What you need to do: Write out the entire listing below exactly, with the pictures left out.

[[ Information supplied, beginning ]]

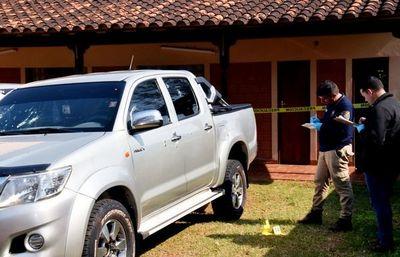Ataque a Junta de Caazapá: no se sabe quién usó el teléfono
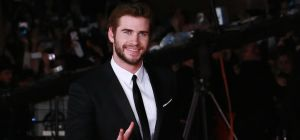 Liam Hemsworth e Vince Vaughn diventano due mafiosi nel film 'Arkansas'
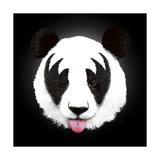 Kiss of a Panda Giclee Print by Robert Farkas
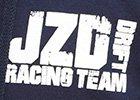 JZD Drift Team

[[ Information supplied, end ]]

Output:
Ataque a Junta de Caazapá: no se sabe quién usó el teléfono
 Liam Hemsworth e Vince Vaughn diventano due mafiosi nel film 'Arkansas'
 Kiss of a Panda Giclee Print by Robert Farkas
 JZD Drift Team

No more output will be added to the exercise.